Given instruction: Reproduce the rows word for word, starting at the beginning of the rows and ending at the line that contains "3. the point at 176,290". Leave out the pictures.

Supplied data:
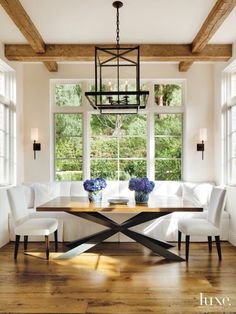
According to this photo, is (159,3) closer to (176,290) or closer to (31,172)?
(176,290)

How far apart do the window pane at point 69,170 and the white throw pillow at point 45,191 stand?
0.42 meters

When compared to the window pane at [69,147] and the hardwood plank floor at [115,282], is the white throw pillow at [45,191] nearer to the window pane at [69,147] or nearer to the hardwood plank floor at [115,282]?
the window pane at [69,147]

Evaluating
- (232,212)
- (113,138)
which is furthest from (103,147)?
(232,212)

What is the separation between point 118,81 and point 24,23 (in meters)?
1.41

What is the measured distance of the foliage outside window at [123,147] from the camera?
17.5 ft

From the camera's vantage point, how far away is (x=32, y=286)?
287 centimetres

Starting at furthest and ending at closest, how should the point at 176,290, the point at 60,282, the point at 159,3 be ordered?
1. the point at 159,3
2. the point at 60,282
3. the point at 176,290

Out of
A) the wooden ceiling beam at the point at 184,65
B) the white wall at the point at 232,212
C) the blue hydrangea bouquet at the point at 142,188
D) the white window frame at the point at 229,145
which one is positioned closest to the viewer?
the blue hydrangea bouquet at the point at 142,188

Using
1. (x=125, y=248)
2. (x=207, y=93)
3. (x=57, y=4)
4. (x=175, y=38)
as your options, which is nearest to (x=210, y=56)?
(x=175, y=38)

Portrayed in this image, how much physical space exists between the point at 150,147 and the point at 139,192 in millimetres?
1863

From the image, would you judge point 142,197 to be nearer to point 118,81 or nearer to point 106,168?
point 118,81

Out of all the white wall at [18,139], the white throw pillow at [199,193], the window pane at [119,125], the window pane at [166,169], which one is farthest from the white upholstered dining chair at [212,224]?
the white wall at [18,139]

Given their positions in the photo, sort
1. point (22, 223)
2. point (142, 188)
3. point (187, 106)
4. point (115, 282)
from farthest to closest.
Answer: point (187, 106), point (22, 223), point (142, 188), point (115, 282)

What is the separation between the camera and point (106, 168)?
5.34 m
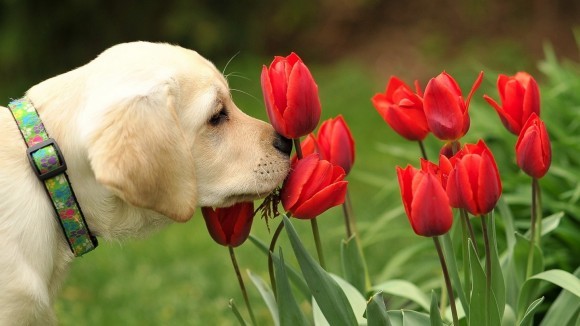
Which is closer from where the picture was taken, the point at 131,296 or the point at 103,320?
the point at 103,320

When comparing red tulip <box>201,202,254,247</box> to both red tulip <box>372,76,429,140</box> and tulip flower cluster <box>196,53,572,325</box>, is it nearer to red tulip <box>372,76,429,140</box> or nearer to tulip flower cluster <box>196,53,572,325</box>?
tulip flower cluster <box>196,53,572,325</box>

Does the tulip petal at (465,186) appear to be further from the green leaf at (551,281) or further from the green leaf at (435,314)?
the green leaf at (551,281)

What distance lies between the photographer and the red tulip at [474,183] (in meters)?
2.23

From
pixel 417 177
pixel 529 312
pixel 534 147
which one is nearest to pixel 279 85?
pixel 417 177

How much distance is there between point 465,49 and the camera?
9.06m

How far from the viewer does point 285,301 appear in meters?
2.48

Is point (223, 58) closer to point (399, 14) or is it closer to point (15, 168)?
point (399, 14)

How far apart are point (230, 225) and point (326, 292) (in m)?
0.34

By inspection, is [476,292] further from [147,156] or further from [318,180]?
[147,156]

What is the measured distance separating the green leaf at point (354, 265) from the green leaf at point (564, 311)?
0.58m

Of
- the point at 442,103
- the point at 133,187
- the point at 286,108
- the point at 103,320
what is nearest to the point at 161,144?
the point at 133,187

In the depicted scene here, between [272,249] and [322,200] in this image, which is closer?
[322,200]

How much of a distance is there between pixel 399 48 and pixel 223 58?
1791mm

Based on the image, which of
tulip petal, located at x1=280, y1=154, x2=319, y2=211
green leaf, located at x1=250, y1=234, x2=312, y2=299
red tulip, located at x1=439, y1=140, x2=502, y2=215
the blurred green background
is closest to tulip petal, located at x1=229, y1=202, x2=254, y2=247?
tulip petal, located at x1=280, y1=154, x2=319, y2=211
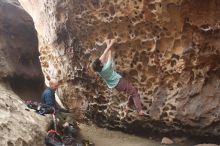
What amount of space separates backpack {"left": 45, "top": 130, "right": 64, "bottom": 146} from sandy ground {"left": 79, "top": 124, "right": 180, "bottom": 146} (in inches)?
51.0

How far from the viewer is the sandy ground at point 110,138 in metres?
8.81

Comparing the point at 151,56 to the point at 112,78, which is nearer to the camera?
the point at 112,78

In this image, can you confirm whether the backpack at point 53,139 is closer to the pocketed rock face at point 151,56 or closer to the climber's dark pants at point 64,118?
the climber's dark pants at point 64,118

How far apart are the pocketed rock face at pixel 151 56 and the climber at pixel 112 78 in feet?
Answer: 0.89

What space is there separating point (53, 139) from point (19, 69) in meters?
3.36

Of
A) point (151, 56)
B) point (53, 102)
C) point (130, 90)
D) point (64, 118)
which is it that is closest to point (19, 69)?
point (53, 102)

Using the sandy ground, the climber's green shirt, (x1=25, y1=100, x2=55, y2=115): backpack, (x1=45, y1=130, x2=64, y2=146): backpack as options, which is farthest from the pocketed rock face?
(x1=45, y1=130, x2=64, y2=146): backpack

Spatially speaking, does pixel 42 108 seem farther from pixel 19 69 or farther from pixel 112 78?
pixel 19 69

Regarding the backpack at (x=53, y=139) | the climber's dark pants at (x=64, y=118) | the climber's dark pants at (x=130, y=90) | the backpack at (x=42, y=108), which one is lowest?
the climber's dark pants at (x=64, y=118)

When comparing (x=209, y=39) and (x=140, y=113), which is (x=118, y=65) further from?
(x=209, y=39)

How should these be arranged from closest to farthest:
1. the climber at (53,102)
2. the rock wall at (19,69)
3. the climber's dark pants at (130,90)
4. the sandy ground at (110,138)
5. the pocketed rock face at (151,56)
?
1. the rock wall at (19,69)
2. the pocketed rock face at (151,56)
3. the climber's dark pants at (130,90)
4. the climber at (53,102)
5. the sandy ground at (110,138)

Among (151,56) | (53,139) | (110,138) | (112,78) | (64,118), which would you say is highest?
(151,56)

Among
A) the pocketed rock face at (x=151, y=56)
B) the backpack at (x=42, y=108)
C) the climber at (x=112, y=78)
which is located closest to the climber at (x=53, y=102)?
the backpack at (x=42, y=108)

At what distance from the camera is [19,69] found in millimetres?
10227
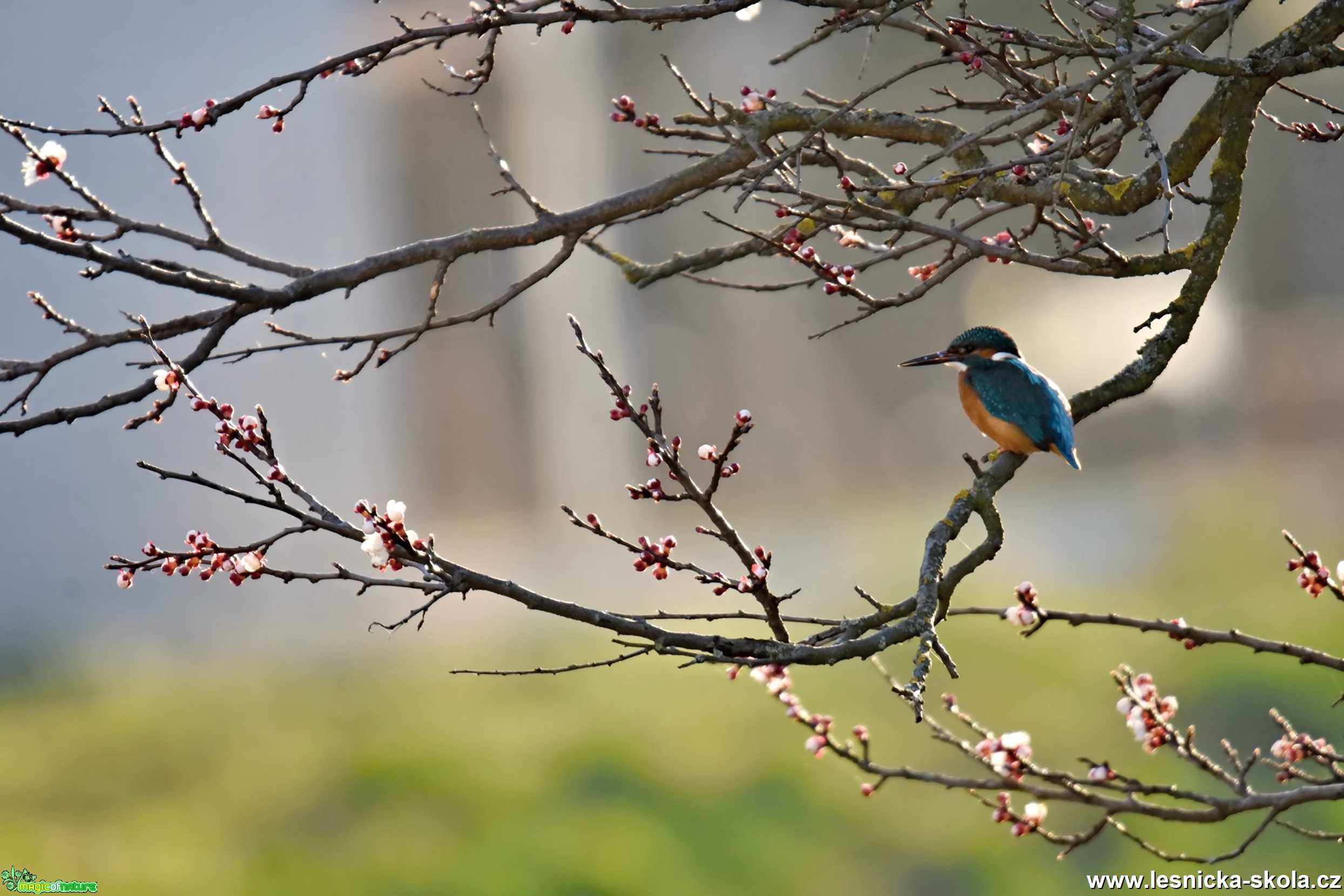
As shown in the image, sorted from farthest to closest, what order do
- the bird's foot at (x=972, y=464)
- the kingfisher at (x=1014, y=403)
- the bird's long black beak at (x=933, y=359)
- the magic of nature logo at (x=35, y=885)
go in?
the magic of nature logo at (x=35, y=885)
the bird's long black beak at (x=933, y=359)
the kingfisher at (x=1014, y=403)
the bird's foot at (x=972, y=464)

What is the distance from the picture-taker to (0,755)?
18.6ft

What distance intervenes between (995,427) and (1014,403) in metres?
0.06

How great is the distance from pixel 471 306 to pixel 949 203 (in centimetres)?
671

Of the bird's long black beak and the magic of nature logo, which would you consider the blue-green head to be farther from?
the magic of nature logo

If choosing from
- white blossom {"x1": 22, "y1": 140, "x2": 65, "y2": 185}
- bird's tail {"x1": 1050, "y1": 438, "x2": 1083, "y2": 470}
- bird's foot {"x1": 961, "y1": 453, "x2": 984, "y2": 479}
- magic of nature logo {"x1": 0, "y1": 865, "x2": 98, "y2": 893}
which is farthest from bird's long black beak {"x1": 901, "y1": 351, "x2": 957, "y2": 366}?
magic of nature logo {"x1": 0, "y1": 865, "x2": 98, "y2": 893}

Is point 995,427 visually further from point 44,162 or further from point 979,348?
point 44,162

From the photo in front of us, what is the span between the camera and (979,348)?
2568mm

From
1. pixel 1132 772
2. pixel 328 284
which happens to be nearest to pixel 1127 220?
pixel 1132 772

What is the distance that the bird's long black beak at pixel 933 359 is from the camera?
8.09ft

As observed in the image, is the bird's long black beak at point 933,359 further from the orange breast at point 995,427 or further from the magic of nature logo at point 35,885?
the magic of nature logo at point 35,885

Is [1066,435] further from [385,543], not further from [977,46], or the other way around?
[385,543]

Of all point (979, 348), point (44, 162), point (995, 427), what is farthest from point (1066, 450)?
point (44, 162)

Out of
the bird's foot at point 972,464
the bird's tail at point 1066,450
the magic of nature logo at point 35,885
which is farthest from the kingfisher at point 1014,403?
the magic of nature logo at point 35,885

Expected answer:
According to this photo, is (159,3) closer to (176,290) or closer to (31,172)?
(176,290)

How far apart do the window pane at point 69,170 and the white throw pillow at point 45,191 stand?
0.42 meters

When compared to the window pane at [69,147] and the hardwood plank floor at [115,282], is the white throw pillow at [45,191] nearer to the window pane at [69,147] or nearer to the hardwood plank floor at [115,282]?
the window pane at [69,147]

Evaluating
- (232,212)
- (113,138)
which is furthest from (103,147)?
(232,212)

What is the separation between point 118,81 and point 24,23 (in meters)?
1.41

What is the measured distance of the foliage outside window at [123,147] from the camera?
17.5 ft

From the camera's vantage point, how far away is (x=32, y=286)?
287 centimetres

Starting at furthest and ending at closest, how should the point at 176,290, the point at 60,282, the point at 159,3 be ordered?
1. the point at 159,3
2. the point at 60,282
3. the point at 176,290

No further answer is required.